Pay for performance, in which some portion of financial incentives is aligned with the practice of evidence-based clinical care, continues to grow. P4P programs began in HMOs, but regional and national companies are now using them in PPOs. Studies are appearing that either support or play down the utility of P4P. In fact, both proponents and detractors of P4P often cite the same studies to make their arguments. The effect of P4P remains ambiguous.

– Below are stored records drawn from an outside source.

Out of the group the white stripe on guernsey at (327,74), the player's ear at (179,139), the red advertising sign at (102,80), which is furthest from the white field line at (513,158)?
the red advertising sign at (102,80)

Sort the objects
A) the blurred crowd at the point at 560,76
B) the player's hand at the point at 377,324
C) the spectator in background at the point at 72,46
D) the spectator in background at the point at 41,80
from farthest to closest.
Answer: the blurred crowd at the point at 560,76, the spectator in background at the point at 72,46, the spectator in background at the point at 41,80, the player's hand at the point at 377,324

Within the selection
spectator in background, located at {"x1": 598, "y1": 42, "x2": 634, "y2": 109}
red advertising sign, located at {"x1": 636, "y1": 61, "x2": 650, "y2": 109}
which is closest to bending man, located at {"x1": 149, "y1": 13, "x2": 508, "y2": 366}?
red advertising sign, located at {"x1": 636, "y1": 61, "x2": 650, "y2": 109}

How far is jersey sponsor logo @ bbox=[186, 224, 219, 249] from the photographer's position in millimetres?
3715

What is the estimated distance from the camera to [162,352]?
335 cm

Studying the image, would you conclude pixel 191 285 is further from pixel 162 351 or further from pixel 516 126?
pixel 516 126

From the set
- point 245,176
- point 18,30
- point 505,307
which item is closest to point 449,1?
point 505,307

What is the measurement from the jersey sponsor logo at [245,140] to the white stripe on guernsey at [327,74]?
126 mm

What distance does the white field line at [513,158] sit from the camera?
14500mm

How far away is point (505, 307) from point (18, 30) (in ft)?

Nevertheless, most of the leading payers, as well as many large employers and CMS, are committed to P4P and programs continue to evolve.
The importance of a new challenge or opportunity is not always immediately clear. Ten years ago for example, the emergence of large, integrated-provider networks assuming global risk for medical expenses, especially in Medicare, was viewed as a leading issue. Now, with a few exceptions, most have disappeared, having incurred stunning financial losses. Other examples — point-of-service plans and even capitation, for instance — did indeed assume a significant place in the landscape, but their importance or complexity has diminished over time.
One constant: Costs continually increase. It is naïve and simplistic, as well as simply wrong, to try to blame one particular sector — whether physicians, hospitals, payers, drug companies, the government, or even our own unhealthy behaviors — for spiraling health care costs. The fact is that most of us remain able to afford these cost increases, and none of us are willing to forgo the best possible care, at least if we have insurance coverage.
But for how long will that be the case? With rising numbers of uninsured and with small employers bailing out of health insurance, combined with an increasingly aggressive political climate, could significant changes to the health insurance industry be in store? Never say never, ever.